## YOUR TASK
When you reach the line containing "common name: ocellated turkey" in the entries below, repeat it and each line after it exactly until the entries end.

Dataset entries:

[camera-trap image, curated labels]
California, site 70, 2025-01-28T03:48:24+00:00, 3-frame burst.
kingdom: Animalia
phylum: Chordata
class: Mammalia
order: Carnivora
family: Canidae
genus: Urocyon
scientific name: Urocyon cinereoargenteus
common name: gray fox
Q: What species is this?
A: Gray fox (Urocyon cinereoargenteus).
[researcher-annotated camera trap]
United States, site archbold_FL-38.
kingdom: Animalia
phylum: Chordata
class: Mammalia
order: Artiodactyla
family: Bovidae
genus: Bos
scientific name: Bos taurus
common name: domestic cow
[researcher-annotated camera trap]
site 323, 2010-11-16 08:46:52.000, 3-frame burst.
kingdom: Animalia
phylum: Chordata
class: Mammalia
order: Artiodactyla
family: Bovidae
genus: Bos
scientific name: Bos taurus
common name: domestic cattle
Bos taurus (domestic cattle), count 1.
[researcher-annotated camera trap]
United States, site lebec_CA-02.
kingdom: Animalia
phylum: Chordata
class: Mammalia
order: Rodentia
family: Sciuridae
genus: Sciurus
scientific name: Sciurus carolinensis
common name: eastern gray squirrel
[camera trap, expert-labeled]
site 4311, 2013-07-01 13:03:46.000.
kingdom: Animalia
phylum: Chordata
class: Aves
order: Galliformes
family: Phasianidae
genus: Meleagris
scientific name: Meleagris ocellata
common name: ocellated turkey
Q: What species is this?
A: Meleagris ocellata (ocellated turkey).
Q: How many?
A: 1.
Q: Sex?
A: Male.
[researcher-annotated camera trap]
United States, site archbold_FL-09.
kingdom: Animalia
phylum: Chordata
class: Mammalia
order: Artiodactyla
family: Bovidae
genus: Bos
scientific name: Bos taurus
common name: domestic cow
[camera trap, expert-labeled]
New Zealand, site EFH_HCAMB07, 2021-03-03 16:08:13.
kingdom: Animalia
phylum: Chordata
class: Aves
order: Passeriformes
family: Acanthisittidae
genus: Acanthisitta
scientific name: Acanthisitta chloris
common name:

## SOLUTION TO THE PROBLEM
common name: ocellated turkey
Q: What species is this?
A: Meleagris ocellata (ocellated turkey).
Q: How many?
A: 1.
Q: Sex?
A: Male.
[researcher-annotated camera trap]
United States, site archbold_FL-09.
kingdom: Animalia
phylum: Chordata
class: Mammalia
order: Artiodactyla
family: Bovidae
genus: Bos
scientific name: Bos taurus
common name: domestic cow
[camera trap, expert-labeled]
New Zealand, site EFH_HCAMB07, 2021-03-03 16:08:13.
kingdom: Animalia
phylum: Chordata
class: Aves
order: Passeriformes
family: Acanthisittidae
genus: Acanthisitta
scientific name: Acanthisitta chloris
common name:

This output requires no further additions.